Published on August 24, 2012
A group of men had to flip an overturned vehicle back onto its wheels in order to rescue the driver trapped inside. The incident happened Tuesday on the Burin Peninsula Highway between Swift Current and
Terrenceville. — Submitted photo
Published on August 24, 2012
This car was found overturned with a man inside Tuesday on the Burin Peninsula Highway between Swift Current and Terrenceville. A group of passersby flipped the car and rescued the driver. — Submitted photo
Overturned car was sinking
Faced with a scary situation earlier this week on the Burin Peninsula Highway, a group of men acted decisively and likely saved a life as a result.
On Tuesday, Brian Critch was on his way to a construction job in Marystown with co-workers from Belfor Property Restoration when a man waving from the side of the road caught his attention at approximately 9:45 a.m.
Stopping on a stretch of highway between Swift Current and Terrenceville, Critch initially thought there had been a moose-vehicle accident. He then spotted an overturned vehicle sinking in boggy water alongside the road, its tires still spinning. Inside the vehicle was a man.

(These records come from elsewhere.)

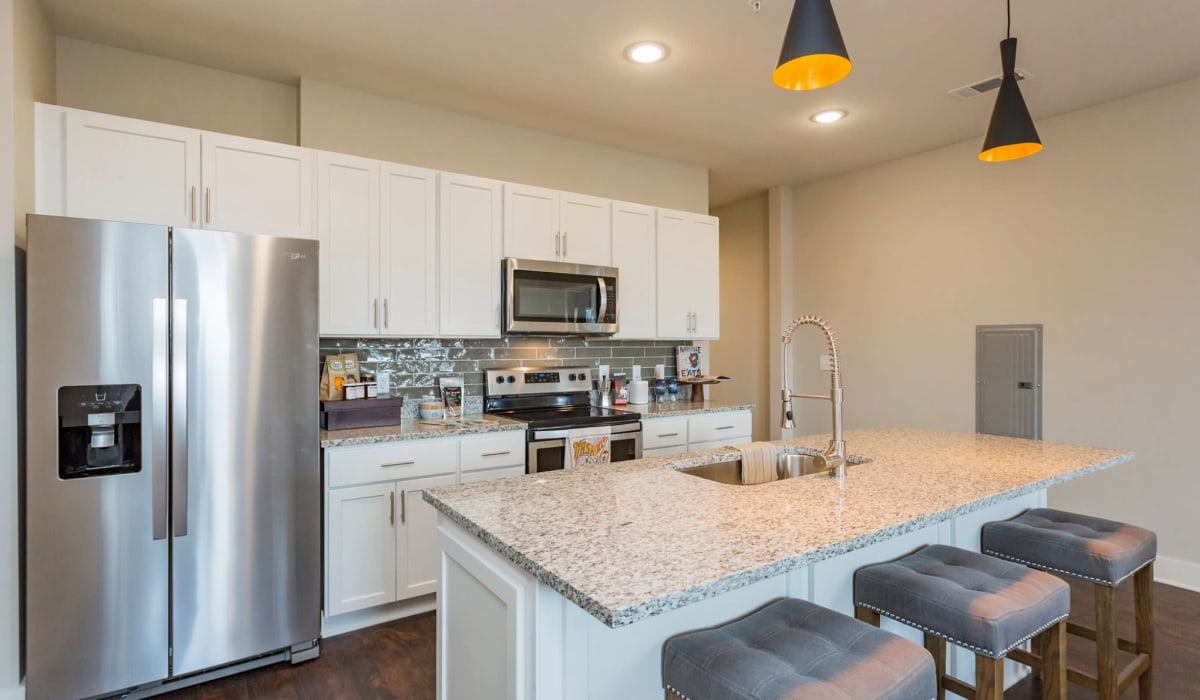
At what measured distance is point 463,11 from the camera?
2.48m

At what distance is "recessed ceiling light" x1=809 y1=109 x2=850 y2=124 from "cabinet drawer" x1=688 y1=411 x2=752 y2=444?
74.6 inches

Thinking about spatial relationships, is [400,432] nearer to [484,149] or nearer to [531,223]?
[531,223]

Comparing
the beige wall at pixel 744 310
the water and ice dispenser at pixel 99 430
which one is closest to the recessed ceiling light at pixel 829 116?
the beige wall at pixel 744 310

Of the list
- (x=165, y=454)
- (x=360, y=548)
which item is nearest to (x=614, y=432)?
(x=360, y=548)

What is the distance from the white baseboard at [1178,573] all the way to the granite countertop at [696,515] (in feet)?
5.69

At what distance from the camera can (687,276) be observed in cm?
418

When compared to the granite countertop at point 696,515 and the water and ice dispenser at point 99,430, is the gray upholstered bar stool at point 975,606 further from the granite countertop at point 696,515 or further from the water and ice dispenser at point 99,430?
the water and ice dispenser at point 99,430

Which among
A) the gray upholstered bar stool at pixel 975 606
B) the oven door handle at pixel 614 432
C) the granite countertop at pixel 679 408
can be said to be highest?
the granite countertop at pixel 679 408

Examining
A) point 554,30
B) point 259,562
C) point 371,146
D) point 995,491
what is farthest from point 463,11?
point 995,491

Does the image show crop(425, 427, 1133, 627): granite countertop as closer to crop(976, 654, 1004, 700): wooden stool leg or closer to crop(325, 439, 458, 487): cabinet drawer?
crop(976, 654, 1004, 700): wooden stool leg

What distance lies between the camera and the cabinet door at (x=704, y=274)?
4223 mm

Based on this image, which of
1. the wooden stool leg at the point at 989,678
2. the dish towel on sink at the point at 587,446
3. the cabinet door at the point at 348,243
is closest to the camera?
the wooden stool leg at the point at 989,678

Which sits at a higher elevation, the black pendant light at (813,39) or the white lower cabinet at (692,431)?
the black pendant light at (813,39)

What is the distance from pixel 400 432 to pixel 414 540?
500 mm
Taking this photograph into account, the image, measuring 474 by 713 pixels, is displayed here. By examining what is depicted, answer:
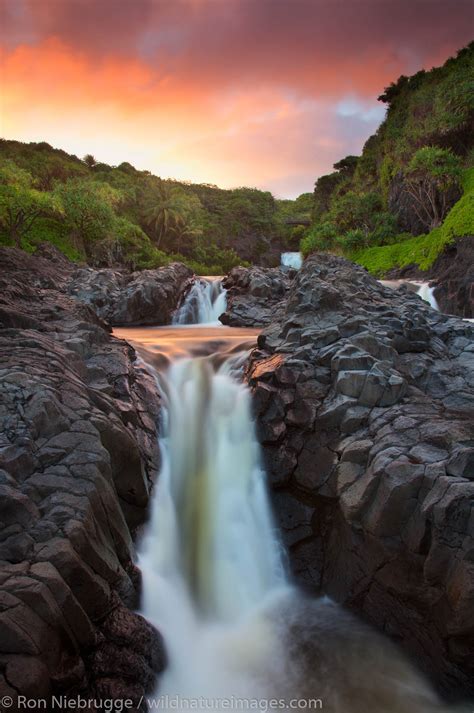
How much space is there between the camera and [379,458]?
620 cm

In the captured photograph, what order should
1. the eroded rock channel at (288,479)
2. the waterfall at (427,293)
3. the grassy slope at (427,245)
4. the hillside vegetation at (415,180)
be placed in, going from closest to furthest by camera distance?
1. the eroded rock channel at (288,479)
2. the waterfall at (427,293)
3. the grassy slope at (427,245)
4. the hillside vegetation at (415,180)

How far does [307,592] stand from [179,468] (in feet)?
10.0

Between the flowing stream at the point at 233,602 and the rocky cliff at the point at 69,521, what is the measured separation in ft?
1.49

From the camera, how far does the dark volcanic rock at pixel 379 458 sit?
5.27m

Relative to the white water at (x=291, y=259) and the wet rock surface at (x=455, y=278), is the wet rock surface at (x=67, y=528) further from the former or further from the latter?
the white water at (x=291, y=259)

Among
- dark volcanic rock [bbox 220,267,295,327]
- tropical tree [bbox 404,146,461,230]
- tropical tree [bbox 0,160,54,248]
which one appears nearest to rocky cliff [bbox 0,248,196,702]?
dark volcanic rock [bbox 220,267,295,327]

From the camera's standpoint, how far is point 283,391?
8.41 metres

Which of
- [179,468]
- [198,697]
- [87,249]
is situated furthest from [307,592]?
[87,249]

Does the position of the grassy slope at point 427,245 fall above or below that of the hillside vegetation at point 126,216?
below

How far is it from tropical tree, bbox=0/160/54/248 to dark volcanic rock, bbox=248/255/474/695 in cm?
1911

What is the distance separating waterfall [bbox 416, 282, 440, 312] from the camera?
21875 mm

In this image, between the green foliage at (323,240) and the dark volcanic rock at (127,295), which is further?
the green foliage at (323,240)

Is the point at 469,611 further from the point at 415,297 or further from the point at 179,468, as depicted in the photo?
the point at 415,297

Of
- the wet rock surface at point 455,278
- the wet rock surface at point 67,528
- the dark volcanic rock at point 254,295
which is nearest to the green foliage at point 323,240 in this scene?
the dark volcanic rock at point 254,295
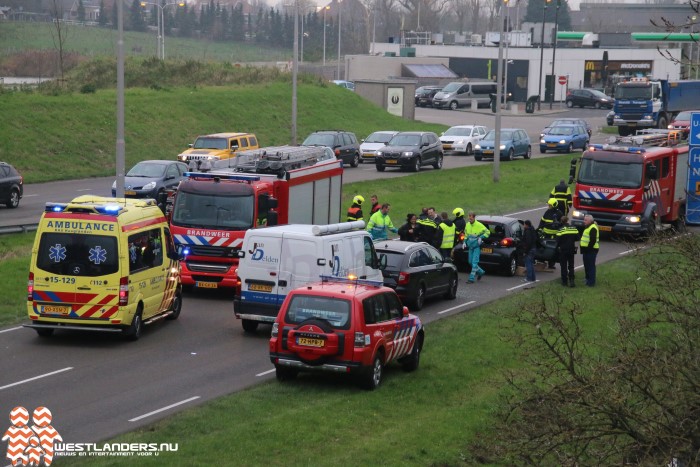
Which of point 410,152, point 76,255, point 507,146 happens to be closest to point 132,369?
point 76,255

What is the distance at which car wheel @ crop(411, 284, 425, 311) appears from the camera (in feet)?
74.1

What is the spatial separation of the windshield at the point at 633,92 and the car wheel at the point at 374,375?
55.2 metres

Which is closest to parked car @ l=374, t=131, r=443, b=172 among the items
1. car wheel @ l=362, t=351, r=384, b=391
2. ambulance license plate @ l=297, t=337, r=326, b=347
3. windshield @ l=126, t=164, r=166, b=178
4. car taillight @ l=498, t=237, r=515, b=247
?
windshield @ l=126, t=164, r=166, b=178

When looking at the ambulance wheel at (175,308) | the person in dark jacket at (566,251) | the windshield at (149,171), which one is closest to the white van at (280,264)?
the ambulance wheel at (175,308)

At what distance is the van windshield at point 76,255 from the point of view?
18.2 m

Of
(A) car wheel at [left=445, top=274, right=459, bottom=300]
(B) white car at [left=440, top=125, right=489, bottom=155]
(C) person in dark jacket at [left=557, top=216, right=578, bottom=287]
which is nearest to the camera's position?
(A) car wheel at [left=445, top=274, right=459, bottom=300]

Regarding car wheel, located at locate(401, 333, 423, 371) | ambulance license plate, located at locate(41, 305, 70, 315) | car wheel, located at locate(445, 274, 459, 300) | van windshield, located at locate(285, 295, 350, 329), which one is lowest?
car wheel, located at locate(445, 274, 459, 300)

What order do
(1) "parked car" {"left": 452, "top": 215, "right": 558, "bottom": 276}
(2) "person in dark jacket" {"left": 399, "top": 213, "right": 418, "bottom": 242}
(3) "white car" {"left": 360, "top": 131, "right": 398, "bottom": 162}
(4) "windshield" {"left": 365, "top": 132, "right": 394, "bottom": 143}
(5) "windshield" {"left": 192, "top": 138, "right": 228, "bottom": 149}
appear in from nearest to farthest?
(2) "person in dark jacket" {"left": 399, "top": 213, "right": 418, "bottom": 242}
(1) "parked car" {"left": 452, "top": 215, "right": 558, "bottom": 276}
(5) "windshield" {"left": 192, "top": 138, "right": 228, "bottom": 149}
(3) "white car" {"left": 360, "top": 131, "right": 398, "bottom": 162}
(4) "windshield" {"left": 365, "top": 132, "right": 394, "bottom": 143}

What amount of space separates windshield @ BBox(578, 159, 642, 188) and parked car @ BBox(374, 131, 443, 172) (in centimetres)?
1526

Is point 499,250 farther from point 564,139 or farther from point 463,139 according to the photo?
point 564,139

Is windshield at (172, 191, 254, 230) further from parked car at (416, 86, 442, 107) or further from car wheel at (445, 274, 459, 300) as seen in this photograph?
parked car at (416, 86, 442, 107)

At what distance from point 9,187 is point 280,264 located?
18373mm

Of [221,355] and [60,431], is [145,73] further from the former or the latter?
[60,431]

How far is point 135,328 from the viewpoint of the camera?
743 inches
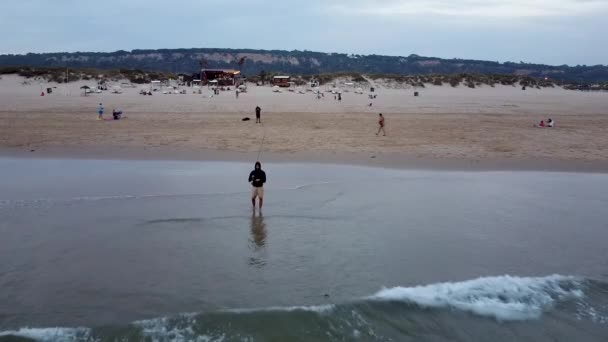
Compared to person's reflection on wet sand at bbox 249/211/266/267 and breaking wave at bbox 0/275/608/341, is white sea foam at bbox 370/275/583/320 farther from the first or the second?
person's reflection on wet sand at bbox 249/211/266/267

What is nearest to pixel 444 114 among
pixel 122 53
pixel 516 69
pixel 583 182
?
pixel 583 182

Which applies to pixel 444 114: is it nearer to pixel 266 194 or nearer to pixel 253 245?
pixel 266 194

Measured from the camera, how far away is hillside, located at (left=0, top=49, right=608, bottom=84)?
15588 centimetres

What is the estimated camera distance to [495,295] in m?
8.23

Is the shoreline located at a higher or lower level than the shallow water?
higher

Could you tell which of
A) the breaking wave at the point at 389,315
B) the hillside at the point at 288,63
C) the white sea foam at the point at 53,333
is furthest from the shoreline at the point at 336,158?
the hillside at the point at 288,63

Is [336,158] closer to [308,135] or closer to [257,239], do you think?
[308,135]

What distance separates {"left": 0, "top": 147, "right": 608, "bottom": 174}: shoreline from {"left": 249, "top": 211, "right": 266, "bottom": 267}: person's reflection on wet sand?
7.87 metres

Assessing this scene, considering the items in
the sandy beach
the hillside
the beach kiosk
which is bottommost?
the sandy beach

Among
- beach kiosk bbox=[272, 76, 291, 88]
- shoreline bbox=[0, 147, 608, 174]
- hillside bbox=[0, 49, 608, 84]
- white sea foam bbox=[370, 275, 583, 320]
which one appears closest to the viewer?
white sea foam bbox=[370, 275, 583, 320]

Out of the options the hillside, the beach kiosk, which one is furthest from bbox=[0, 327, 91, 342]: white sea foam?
the hillside

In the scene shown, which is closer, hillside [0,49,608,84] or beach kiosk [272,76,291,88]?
beach kiosk [272,76,291,88]

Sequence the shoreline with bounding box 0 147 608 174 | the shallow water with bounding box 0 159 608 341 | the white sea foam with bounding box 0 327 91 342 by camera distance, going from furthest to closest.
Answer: the shoreline with bounding box 0 147 608 174
the shallow water with bounding box 0 159 608 341
the white sea foam with bounding box 0 327 91 342

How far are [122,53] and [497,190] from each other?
7243 inches
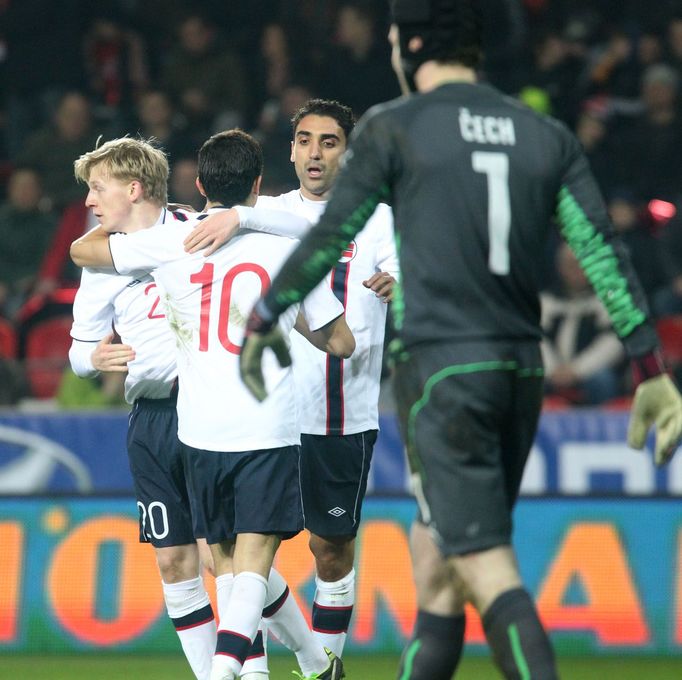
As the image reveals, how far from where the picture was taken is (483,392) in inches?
135

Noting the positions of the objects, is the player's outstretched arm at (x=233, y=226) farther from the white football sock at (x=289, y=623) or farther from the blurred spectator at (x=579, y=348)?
the blurred spectator at (x=579, y=348)

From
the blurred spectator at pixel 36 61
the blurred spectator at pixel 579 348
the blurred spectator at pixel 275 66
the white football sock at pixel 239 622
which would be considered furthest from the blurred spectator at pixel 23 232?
the white football sock at pixel 239 622

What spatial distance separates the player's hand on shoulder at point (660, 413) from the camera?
134 inches

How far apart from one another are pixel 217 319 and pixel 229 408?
30 centimetres

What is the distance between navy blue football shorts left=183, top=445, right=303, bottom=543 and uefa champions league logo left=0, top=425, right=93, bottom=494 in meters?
4.11

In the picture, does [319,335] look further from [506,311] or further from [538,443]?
[538,443]

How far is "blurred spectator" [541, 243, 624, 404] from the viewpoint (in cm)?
961

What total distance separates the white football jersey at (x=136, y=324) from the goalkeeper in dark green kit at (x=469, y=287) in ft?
5.29

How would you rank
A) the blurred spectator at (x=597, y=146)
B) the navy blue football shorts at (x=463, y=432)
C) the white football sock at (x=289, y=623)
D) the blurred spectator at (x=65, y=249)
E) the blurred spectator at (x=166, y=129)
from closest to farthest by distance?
the navy blue football shorts at (x=463, y=432) → the white football sock at (x=289, y=623) → the blurred spectator at (x=65, y=249) → the blurred spectator at (x=597, y=146) → the blurred spectator at (x=166, y=129)

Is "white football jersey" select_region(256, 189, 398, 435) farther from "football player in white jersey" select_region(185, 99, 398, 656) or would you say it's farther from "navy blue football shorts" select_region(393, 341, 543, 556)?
"navy blue football shorts" select_region(393, 341, 543, 556)

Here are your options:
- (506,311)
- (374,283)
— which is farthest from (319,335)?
(506,311)

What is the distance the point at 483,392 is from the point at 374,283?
1.91 m

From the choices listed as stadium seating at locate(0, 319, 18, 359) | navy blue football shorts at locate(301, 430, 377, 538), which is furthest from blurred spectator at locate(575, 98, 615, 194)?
navy blue football shorts at locate(301, 430, 377, 538)

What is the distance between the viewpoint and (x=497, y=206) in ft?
11.4
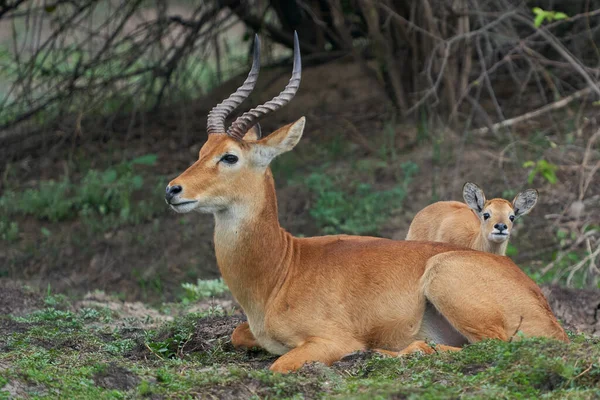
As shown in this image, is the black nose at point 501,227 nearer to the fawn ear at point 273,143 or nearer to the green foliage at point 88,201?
the fawn ear at point 273,143

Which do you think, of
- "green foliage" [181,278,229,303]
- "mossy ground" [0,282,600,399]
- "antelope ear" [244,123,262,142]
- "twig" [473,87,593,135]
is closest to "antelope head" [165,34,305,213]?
Result: "antelope ear" [244,123,262,142]

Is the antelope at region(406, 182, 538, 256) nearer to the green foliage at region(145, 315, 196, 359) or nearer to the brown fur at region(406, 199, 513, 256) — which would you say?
the brown fur at region(406, 199, 513, 256)

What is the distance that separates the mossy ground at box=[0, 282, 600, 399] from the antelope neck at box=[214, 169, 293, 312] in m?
0.47

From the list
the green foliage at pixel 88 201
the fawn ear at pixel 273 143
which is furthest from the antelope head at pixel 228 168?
the green foliage at pixel 88 201

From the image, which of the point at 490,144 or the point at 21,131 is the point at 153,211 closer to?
the point at 21,131

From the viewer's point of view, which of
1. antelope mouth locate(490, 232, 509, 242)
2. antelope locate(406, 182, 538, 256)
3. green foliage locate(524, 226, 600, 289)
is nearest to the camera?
antelope mouth locate(490, 232, 509, 242)

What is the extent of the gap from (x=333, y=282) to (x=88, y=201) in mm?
5996

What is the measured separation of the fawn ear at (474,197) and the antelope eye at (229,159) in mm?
2239

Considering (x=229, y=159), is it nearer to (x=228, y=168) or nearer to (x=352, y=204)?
(x=228, y=168)

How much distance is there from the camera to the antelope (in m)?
7.36

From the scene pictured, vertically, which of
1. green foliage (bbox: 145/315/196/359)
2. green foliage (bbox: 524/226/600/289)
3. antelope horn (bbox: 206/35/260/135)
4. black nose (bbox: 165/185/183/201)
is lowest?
green foliage (bbox: 524/226/600/289)

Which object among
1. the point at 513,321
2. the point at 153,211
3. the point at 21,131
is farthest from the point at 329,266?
the point at 21,131

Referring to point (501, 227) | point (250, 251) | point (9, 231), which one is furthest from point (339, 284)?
point (9, 231)

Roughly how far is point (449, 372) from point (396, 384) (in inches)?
16.2
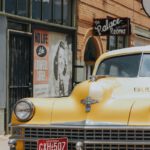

“The car was filled up full of water. The guy was submerged in water,” he said.
Assessing the situation, Critch gathered the best option to help the driver was to flip the car back onto its wheels. He called over his co-workers, and with help from others who had already pulled over, they got to work at righting the car. The task required eight people.
“Adrenaline was rushing in for sure,” said Critch. “If we hadn’t had turned the car when we did, or if we were there a couple of minutes later, he’d have been under the water and probably not able to get out.”
The rescue took minutes. They kicked out windows to help grip the vehicle.
“It was kind of rough, because as you were lifting, you were sinking into the bog, so with the bigger fellas we had there, and with the help of the other people who stopped, we got the car over.”
There were additional hazards for the rescuers as a result of the broken windows. “There was glass digging into all of our hands, and despite that, you didn’t care. After we were done, we probably had more injury than they did, because as you’re lifting the car there, your hands are cut up.”
Critch said the driver — whose name he did not learn — was quite shaken following the rescue. He suffered some scrapes and bruises in the accident. They managed to give him dry clothing, and Critch said those involved in the rescue remained at the scene until an ambulance arrived.
“As he walked to the ambulance with the paramedics, he yelled out to the top of his lungs, ‘Thank you very much!’ to everybody.”
News of Tuesday’s heroics has spread, and Critch said several people have congratulated him and his co-workers for their efforts.
“As you’re sitting there thinking, you’re saying, ‘What if? What if you didn’t come along? What if (only) you and another person would’ve stopped, and not a big crowd?’ ... You’d have basically watched a guy helpless in the car.”